* **TUGAS ANDA**:
Lanjutkan teks tentang inkompetensi serviks di bawah ini, mulai tepat setelah kalimat terakhirnya.

* **KUTIPAN TEKS**:
● ● ● ● ● ● ●

Inkompetensi Cerviks

Inkompetensi serviks merupakan suatu kondisi dimana serviks tidak dapat mempertahankan ketahanan uterus sampai janin viabel. Inkompetensi cerviks ditandai dengan dilatasi serviks tanpa rasa nyeri, tanpa disertai tanda-tanda persalinan atau kontraksi rahim pada trimester kedua atau awal trimester ketiga, dapat terjadi abortus spontan atau persalinan preterm.

Umumnya ibu datang ke petugas kesehatan dengan keluhan perdarahan pervaginam, merasakan adanya tekanan pada panggul, dan ketuban pecah sebelum waktunya. Bagi ibu dangan inkompetensi serviks, rangkaian peristiwa ini akan berulang pada kehamilan berikutnya berapapun jarak antar kehamilan. Tanyakan pada ibu riwayat kehamilan, mengenai adanya abortus berulang, yaitu minimal dua kali abortus pada pertengahan trimester kedua tanpa disertai tanda-tanda persalinan, ataupun riwayat persalinan preterm yang terjadi pada awal trimester ke-tiga.

● ● ● ● ● ● ●

* **DAFTAR DATA**:
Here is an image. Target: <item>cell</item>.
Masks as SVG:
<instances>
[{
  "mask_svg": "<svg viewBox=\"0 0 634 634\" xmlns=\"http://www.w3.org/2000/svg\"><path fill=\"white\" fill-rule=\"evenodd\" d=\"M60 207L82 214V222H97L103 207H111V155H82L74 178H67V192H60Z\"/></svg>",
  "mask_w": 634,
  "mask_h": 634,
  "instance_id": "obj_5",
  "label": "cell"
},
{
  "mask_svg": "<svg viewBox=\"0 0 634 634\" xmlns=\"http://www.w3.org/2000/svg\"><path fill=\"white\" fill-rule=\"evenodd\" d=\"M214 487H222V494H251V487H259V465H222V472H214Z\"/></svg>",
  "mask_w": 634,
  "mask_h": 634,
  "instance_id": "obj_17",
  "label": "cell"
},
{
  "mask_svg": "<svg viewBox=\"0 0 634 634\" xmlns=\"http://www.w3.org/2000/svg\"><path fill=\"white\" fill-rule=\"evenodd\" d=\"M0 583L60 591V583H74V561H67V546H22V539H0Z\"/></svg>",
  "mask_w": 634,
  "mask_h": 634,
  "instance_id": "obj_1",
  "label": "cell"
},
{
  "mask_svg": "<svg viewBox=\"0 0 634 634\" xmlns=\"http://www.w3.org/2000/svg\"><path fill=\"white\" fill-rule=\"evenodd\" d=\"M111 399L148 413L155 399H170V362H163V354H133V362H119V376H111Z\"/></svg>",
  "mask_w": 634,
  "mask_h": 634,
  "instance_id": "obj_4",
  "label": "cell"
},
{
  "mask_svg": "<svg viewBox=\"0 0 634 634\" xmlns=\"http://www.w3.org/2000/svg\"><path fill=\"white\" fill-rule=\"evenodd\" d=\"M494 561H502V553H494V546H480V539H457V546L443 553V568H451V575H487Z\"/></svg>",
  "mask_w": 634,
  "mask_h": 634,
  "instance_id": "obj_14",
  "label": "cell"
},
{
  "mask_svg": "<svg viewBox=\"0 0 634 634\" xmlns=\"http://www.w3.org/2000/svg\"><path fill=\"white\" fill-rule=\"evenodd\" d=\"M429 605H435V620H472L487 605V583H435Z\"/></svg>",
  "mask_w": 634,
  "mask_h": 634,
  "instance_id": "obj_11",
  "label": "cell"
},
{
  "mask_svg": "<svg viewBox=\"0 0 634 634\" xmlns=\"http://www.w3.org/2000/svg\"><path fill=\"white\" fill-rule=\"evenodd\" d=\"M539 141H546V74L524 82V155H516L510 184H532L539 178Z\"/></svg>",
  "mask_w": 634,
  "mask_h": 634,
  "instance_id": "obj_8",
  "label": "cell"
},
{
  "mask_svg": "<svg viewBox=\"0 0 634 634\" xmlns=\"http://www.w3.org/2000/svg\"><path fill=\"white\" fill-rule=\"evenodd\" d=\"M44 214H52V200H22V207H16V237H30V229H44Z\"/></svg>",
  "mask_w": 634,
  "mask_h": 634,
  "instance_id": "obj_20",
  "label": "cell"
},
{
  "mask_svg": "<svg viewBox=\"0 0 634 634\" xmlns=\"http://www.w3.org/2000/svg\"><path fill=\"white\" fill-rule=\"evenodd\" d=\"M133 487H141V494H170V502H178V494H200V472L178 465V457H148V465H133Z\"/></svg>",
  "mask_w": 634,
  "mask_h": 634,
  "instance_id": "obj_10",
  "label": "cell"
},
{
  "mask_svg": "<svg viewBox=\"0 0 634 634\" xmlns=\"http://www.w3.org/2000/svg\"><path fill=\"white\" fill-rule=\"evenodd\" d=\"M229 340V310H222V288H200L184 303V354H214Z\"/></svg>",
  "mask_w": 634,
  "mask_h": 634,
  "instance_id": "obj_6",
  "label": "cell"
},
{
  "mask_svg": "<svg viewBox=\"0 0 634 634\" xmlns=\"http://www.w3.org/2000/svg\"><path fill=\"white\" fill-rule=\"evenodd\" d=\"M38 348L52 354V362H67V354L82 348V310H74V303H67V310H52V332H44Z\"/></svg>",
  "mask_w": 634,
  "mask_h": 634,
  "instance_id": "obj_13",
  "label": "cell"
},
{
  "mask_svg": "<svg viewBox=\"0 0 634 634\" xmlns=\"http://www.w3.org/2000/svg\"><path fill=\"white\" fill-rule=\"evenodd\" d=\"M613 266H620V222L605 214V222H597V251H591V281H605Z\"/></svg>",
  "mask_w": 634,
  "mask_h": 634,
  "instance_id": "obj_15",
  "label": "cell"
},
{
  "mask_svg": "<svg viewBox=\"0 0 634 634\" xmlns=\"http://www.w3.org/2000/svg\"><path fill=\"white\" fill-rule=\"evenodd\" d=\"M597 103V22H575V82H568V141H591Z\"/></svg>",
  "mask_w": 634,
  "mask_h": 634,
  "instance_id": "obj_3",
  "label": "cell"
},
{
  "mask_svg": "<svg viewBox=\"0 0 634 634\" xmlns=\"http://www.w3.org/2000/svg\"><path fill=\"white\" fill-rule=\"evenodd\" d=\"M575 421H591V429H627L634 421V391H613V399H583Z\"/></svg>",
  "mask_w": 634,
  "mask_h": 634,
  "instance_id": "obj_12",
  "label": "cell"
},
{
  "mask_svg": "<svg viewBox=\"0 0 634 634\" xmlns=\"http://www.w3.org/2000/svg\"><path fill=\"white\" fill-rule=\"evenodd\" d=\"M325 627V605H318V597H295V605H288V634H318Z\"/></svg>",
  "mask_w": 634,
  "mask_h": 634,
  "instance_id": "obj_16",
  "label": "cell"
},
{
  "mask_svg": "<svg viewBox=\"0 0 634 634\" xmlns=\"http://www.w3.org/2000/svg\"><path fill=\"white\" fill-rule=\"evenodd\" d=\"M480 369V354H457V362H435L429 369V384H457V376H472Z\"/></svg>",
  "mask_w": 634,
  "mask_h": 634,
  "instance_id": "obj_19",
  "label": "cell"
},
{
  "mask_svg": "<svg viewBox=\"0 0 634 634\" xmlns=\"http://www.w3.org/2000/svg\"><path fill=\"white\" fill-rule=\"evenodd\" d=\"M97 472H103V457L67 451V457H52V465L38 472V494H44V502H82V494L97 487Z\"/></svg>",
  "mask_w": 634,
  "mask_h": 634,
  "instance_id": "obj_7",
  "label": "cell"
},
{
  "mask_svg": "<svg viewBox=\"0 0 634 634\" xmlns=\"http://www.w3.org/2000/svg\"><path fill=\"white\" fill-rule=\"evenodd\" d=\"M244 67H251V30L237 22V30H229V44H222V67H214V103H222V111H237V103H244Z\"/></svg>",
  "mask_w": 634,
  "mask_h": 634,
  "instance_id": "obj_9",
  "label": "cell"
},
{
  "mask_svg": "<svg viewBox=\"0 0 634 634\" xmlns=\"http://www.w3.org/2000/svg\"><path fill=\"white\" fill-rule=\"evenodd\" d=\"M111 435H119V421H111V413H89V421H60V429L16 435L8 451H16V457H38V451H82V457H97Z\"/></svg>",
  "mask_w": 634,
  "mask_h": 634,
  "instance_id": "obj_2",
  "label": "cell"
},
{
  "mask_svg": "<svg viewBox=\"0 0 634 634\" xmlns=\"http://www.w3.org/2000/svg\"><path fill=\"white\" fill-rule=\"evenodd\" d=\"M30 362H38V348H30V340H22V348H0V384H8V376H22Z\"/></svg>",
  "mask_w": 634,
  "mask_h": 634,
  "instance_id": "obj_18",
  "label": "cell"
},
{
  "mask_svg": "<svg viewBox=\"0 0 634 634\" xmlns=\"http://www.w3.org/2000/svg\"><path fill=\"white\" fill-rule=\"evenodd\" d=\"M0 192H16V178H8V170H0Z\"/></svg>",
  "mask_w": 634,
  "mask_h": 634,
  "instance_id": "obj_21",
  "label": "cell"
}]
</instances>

● ● ● ● ● ● ●

* **KELUARAN YANG DIHARAPKAN**:
Faktor resiko dan penyebab terjadinya inkompetensi cerviks adalah:

  1. Riwayat keguguran pada usia kehamilan 14 minggu atau lebih
  2. Riwayat laserasi cerviks menyusul persalinan pervaginam atau melalui operasi caesar
  3. Pembukaan cerviks berlebihan disertai kala dua yang memanjang pada kehamilan sebelumnya
  4. Ibu berulangkali mengalami abortus elektif pada trimester pertama atau kedua (kuretase berulang)
  5. Sebelumnya ibu mengalami eksisi sejumlah besar jaringan cerviks (conization pada penderita kanker cerviks)
  6. Cerviks pendek atau anomali rahim
  7. Ibu hamil yang mengkonsumsi Dietilstilbesterol (DES), suatu estrogen sintetis.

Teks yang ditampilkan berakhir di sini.